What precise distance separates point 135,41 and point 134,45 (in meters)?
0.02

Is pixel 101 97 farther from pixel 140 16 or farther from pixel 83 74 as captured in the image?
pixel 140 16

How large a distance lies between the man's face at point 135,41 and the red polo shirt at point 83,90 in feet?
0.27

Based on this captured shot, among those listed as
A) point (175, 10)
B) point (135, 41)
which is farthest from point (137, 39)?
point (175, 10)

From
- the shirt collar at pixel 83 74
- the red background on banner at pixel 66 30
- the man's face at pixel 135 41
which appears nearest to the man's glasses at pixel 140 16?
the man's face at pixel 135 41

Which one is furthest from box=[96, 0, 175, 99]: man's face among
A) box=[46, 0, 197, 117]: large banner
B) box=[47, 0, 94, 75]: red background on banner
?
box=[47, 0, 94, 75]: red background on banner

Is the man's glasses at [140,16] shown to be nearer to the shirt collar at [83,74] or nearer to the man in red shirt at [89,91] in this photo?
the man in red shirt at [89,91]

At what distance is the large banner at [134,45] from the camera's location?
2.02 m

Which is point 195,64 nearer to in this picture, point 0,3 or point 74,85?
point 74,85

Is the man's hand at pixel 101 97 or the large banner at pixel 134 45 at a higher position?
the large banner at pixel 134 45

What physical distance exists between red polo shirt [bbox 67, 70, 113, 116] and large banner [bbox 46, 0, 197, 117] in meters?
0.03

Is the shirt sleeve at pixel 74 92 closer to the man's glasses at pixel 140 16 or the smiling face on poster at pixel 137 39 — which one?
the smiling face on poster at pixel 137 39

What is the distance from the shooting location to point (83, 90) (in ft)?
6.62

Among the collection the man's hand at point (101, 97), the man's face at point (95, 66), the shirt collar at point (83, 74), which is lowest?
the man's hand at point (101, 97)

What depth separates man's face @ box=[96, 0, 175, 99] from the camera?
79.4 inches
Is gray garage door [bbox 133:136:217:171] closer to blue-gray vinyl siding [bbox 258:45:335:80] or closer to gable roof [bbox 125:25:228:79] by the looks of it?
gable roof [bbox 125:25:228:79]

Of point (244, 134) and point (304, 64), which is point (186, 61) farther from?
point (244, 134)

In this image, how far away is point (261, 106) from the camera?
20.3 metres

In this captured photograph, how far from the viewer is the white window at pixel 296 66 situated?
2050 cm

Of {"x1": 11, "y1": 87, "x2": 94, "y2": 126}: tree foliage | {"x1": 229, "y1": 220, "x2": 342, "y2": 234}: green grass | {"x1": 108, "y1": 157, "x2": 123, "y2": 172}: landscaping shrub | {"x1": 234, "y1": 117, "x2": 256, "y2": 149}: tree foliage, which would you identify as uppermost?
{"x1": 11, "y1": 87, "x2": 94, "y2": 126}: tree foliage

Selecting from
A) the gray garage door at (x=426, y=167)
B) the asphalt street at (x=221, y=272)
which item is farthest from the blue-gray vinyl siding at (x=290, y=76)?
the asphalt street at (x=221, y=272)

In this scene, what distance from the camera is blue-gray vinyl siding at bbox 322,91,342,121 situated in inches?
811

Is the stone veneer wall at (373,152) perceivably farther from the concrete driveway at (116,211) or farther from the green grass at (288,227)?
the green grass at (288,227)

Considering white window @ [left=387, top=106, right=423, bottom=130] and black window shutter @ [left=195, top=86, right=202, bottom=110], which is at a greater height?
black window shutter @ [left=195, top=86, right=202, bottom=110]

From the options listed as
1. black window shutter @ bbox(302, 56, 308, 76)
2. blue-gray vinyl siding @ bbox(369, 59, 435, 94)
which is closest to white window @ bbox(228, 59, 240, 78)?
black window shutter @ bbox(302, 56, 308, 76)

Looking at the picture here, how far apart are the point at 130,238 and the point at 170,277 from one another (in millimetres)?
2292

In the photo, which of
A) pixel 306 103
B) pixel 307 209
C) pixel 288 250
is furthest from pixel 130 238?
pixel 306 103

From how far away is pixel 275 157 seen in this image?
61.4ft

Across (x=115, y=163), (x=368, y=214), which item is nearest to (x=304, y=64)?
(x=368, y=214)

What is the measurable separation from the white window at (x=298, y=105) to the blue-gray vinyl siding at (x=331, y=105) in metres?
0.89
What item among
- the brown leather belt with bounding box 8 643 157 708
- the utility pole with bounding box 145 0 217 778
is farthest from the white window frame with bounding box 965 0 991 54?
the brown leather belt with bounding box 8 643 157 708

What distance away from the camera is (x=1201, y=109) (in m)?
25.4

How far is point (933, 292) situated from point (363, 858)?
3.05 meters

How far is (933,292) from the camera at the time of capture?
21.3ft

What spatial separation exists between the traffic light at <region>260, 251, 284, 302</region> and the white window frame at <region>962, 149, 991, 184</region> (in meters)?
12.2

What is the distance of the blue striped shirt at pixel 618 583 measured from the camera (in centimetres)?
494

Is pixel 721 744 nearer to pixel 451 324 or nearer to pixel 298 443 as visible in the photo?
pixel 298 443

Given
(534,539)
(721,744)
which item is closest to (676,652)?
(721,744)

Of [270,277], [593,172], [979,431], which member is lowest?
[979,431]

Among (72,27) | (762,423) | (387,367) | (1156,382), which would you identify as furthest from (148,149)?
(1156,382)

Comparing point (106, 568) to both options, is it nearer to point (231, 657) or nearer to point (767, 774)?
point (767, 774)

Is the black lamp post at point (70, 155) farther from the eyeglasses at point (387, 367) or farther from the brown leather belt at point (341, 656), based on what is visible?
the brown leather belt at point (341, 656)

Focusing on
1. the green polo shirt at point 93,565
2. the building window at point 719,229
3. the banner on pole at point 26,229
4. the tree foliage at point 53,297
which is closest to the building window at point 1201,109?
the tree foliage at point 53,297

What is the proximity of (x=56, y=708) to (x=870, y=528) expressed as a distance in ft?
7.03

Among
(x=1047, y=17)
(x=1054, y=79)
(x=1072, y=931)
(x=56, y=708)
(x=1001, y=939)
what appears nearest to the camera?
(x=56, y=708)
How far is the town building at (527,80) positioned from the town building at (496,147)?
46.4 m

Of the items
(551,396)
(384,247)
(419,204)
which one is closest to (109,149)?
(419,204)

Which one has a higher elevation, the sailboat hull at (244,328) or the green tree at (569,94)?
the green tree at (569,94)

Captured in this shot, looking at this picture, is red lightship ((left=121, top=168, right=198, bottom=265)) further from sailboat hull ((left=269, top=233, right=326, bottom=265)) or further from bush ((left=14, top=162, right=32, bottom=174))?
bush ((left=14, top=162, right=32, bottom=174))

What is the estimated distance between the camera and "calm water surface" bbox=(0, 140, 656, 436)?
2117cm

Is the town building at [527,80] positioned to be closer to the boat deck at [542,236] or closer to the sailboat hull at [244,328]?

--------------------

Exactly as shown above, return every record.

◆ THE ANSWER ◆
What precise distance separates point 135,41 and point 134,45 (in meters)?
0.02

Is pixel 101 97 farther from pixel 140 16 or farther from pixel 83 74 as captured in the image?
pixel 140 16

How large a distance lies between the man's face at point 135,41 and the red polo shirt at point 83,90 in feet?
0.27

Based on this captured shot, among those listed as
A) point (175, 10)
B) point (135, 41)
which is farthest from point (137, 39)?
point (175, 10)

From
- the shirt collar at pixel 83 74
- the red background on banner at pixel 66 30
- the man's face at pixel 135 41
which appears nearest to the man's glasses at pixel 140 16?
the man's face at pixel 135 41

Which one is furthest from box=[96, 0, 175, 99]: man's face among
A) box=[46, 0, 197, 117]: large banner
B) box=[47, 0, 94, 75]: red background on banner
?
box=[47, 0, 94, 75]: red background on banner

Is the man's glasses at [140,16] shown to be nearer to the shirt collar at [83,74] or nearer to the man in red shirt at [89,91] in this photo?
the man in red shirt at [89,91]

At what distance is the large banner at [134,45] from the camera's location?
2.02 m

Which is point 195,64 nearer to in this picture, point 0,3 or point 74,85?
point 74,85

Is the man's hand at pixel 101 97 or the large banner at pixel 134 45 at a higher position?
the large banner at pixel 134 45

What physical distance exists between red polo shirt [bbox 67, 70, 113, 116] and large banner [bbox 46, 0, 197, 117] in meters?
0.03

Is the shirt sleeve at pixel 74 92 closer to the man's glasses at pixel 140 16 or the smiling face on poster at pixel 137 39 — which one?
the smiling face on poster at pixel 137 39

What is the distance from the shooting location to point (83, 90) (in ft)?
6.62

Among the collection the man's hand at point (101, 97), the man's face at point (95, 66), the shirt collar at point (83, 74), which is lowest?
the man's hand at point (101, 97)

What depth separates man's face @ box=[96, 0, 175, 99] from the camera?
79.4 inches
Is gray garage door [bbox 133:136:217:171] closer to blue-gray vinyl siding [bbox 258:45:335:80] or closer to gable roof [bbox 125:25:228:79] by the looks of it?
gable roof [bbox 125:25:228:79]

Of point (244, 134) and point (304, 64), which is point (186, 61) farther from?
point (244, 134)

In this image, how far away is point (261, 106) from the camera?
20.3 metres

In this captured photograph, how far from the viewer is the white window at pixel 296 66 situated?
2050 cm

Of {"x1": 11, "y1": 87, "x2": 94, "y2": 126}: tree foliage | {"x1": 229, "y1": 220, "x2": 342, "y2": 234}: green grass | {"x1": 108, "y1": 157, "x2": 123, "y2": 172}: landscaping shrub | {"x1": 234, "y1": 117, "x2": 256, "y2": 149}: tree foliage, which would you identify as uppermost?
{"x1": 11, "y1": 87, "x2": 94, "y2": 126}: tree foliage

Selecting from
A) the gray garage door at (x=426, y=167)
B) the asphalt street at (x=221, y=272)
which item is farthest from the blue-gray vinyl siding at (x=290, y=76)?
the asphalt street at (x=221, y=272)

In this scene, what distance from the camera is blue-gray vinyl siding at bbox 322,91,342,121 situated in inches?
811

Is the stone veneer wall at (373,152) perceivably farther from the concrete driveway at (116,211) or farther from the green grass at (288,227)?
the green grass at (288,227)

Considering white window @ [left=387, top=106, right=423, bottom=130] and black window shutter @ [left=195, top=86, right=202, bottom=110], which is at a greater height?
black window shutter @ [left=195, top=86, right=202, bottom=110]

From the options listed as
1. black window shutter @ bbox(302, 56, 308, 76)
2. blue-gray vinyl siding @ bbox(369, 59, 435, 94)
which is closest to white window @ bbox(228, 59, 240, 78)?
black window shutter @ bbox(302, 56, 308, 76)

Looking at the picture here, how far apart are the point at 130,238 and the point at 170,277 from one another (in millimetres)?
2292

In the photo, which of
A) pixel 306 103
B) pixel 307 209
C) pixel 288 250
is furthest from pixel 130 238?
pixel 306 103

From how far away is pixel 275 157 seen in this image?
61.4ft

Across (x=115, y=163), (x=368, y=214), which item is nearest to (x=304, y=64)?
(x=368, y=214)

What is the measurable separation from the white window at (x=298, y=105) to the blue-gray vinyl siding at (x=331, y=105) in metres?
0.89
What item among
- the brown leather belt with bounding box 8 643 157 708
- the utility pole with bounding box 145 0 217 778
is farthest from the white window frame with bounding box 965 0 991 54?
the brown leather belt with bounding box 8 643 157 708

What distance away from the camera is (x=1201, y=109) (in m)?
25.4

How far is point (933, 292) situated from point (363, 858)?
3.05 meters

How far is (933,292) from the camera at the time of capture?
21.3ft

What spatial separation exists between the traffic light at <region>260, 251, 284, 302</region> and the white window frame at <region>962, 149, 991, 184</region> (in meters)?
12.2

What is the distance of the blue striped shirt at pixel 618 583 measured from the camera (in centimetres)?
494

Is pixel 721 744 nearer to pixel 451 324 or nearer to pixel 298 443 as visible in the photo?
pixel 298 443

Given
(534,539)
(721,744)
which item is closest to (676,652)?
(721,744)

Of [270,277], [593,172], [979,431], which member is lowest?
[979,431]

Among (72,27) | (762,423) | (387,367) | (1156,382), which would you identify as furthest from (148,149)?
(1156,382)

Comparing point (106, 568) to both options, is it nearer to point (231, 657) or nearer to point (767, 774)?
point (767, 774)

Is the black lamp post at point (70, 155) farther from the eyeglasses at point (387, 367) or farther from the brown leather belt at point (341, 656), based on what is visible?
the brown leather belt at point (341, 656)

Focusing on
1. the green polo shirt at point 93,565
2. the building window at point 719,229
3. the banner on pole at point 26,229
4. the tree foliage at point 53,297
which is closest to the building window at point 1201,109?
the tree foliage at point 53,297

What is the proximity of (x=56, y=708) to (x=870, y=528) expressed as a distance in ft?
7.03

Among
(x=1047, y=17)
(x=1054, y=79)
(x=1072, y=931)
(x=56, y=708)
(x=1001, y=939)
what appears nearest to the camera?
(x=56, y=708)
How far is the town building at (527,80) positioned from the town building at (496,147)?
46.4 m

Of the items
(551,396)
(384,247)
(419,204)
which one is closest to (109,149)?
(419,204)

Which one has a higher elevation, the sailboat hull at (244,328) or the green tree at (569,94)?
the green tree at (569,94)

Captured in this shot, looking at this picture, is red lightship ((left=121, top=168, right=198, bottom=265)) further from sailboat hull ((left=269, top=233, right=326, bottom=265)) or further from bush ((left=14, top=162, right=32, bottom=174))?
bush ((left=14, top=162, right=32, bottom=174))

What is the estimated distance between the camera and "calm water surface" bbox=(0, 140, 656, 436)?
2117cm

Is the town building at [527,80] positioned to be closer to the boat deck at [542,236] or closer to the sailboat hull at [244,328]?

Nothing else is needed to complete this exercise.